Interest in cloud virtualization has been growing so much that Amazon even launched its own service, dubbed AppStream, in March. AppStream renders video games and other resource-intensive applications on Amazon's servers, for which the company's GPU instances come in handy, and then streams them as video streams to a wide variety of devices.
Rendered by the most powerful processor in your house: your phone
What’s notable about Google's Android Audio implementation is that the video stream is not rendered in the cloud, but on your mobile device, which is quickly becoming one of the most powerful and most frequently-upgraded devices in people's lives.
And Google isn't just looking to take this approach to Auto: The company also announced at Google I/O that it is bringing Android device mirroring to Chromecast. Mirroring your phone on your Chromecast-equipped TV will provide an easy way to share personal media or the occasional video stream on the TV, but it will also effectively outsource processing of more resource-intensive applications to the handset.

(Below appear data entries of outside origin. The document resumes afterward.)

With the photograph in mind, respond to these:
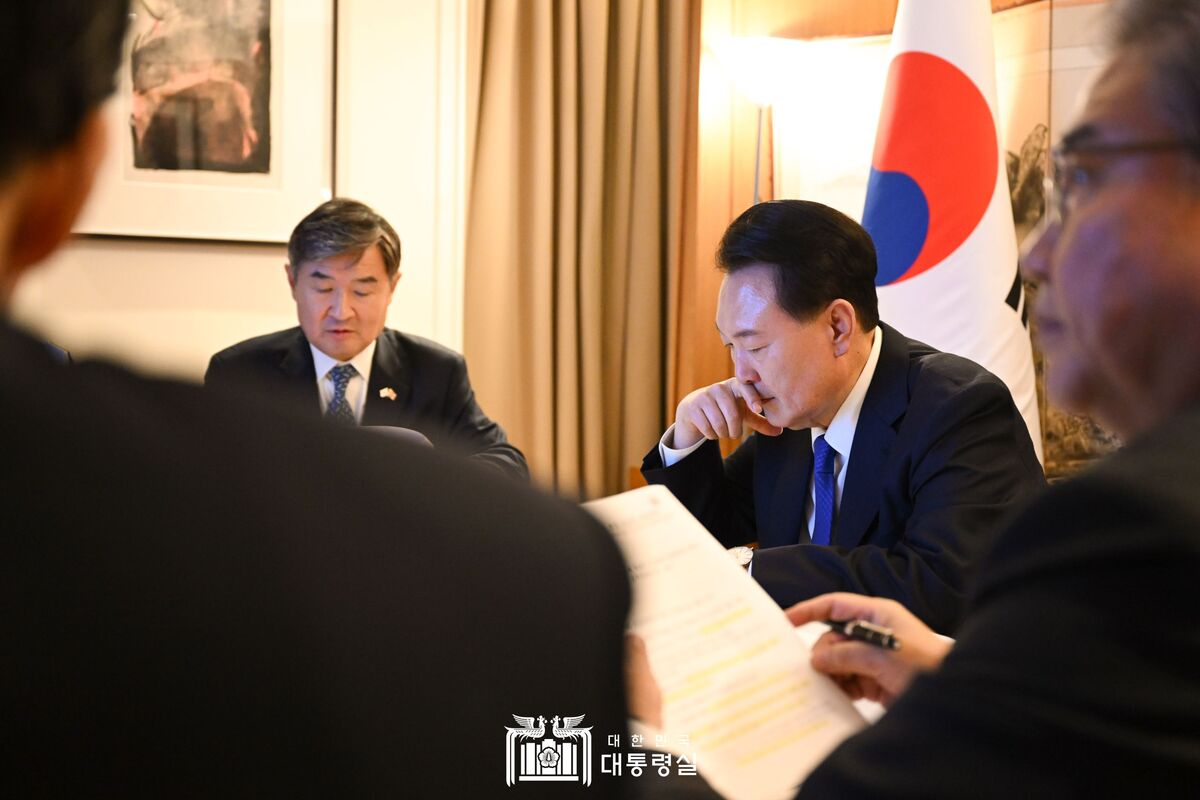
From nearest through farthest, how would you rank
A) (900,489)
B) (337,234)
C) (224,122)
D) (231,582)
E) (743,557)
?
(231,582) < (743,557) < (900,489) < (337,234) < (224,122)

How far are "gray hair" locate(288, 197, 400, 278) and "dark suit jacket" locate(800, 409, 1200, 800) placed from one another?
2745 millimetres

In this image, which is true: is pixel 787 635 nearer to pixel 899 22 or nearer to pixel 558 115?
pixel 899 22

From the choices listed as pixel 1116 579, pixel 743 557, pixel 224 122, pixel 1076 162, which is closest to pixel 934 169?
pixel 743 557

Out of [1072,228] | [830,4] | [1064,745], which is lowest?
[1064,745]

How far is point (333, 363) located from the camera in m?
3.25

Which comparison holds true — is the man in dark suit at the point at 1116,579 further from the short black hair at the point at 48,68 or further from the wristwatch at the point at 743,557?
the wristwatch at the point at 743,557

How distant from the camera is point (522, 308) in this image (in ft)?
13.4

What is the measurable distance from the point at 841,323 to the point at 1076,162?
1.32 m

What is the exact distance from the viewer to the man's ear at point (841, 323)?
7.13 ft

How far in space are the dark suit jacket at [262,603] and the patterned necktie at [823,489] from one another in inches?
65.4

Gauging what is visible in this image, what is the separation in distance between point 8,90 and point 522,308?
3649mm

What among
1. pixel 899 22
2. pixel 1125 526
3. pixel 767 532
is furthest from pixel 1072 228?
pixel 899 22

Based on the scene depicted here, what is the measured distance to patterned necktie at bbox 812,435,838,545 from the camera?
2.12 metres

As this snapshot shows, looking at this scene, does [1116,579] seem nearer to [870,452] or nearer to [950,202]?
[870,452]
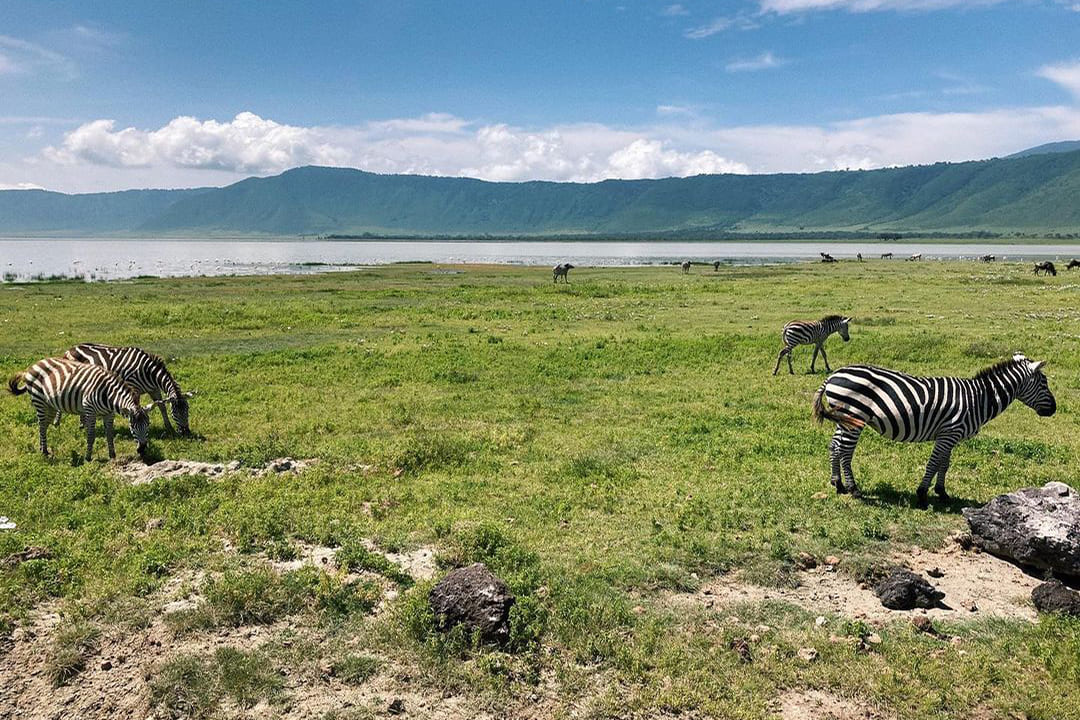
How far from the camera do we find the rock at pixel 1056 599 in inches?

One area that Chromecast has been lacking in particular is gaming — the device simply isn't equipped to render full-blown video games. However, modern phones are more than capable of doing so, and by adding mirroring to Android, users will be able to play their favorite games on the TV screen. Apple has been doing similar things with AirPlay for some time, but the $35 Chromecast stick is a perfect example of why transmitting video streams is a great way to connect powerful applications with cheap and lean devices.
In a way, all of this — from Android Auto to OnLive to Chromecast mirroring — may foreshadow how devices and screens communicate with each other in a future where everything in and around your house is connected. Instead of trying to figure out common standards across devices and operating systems, companies may just decide to fall back on a format that every screen understands: video.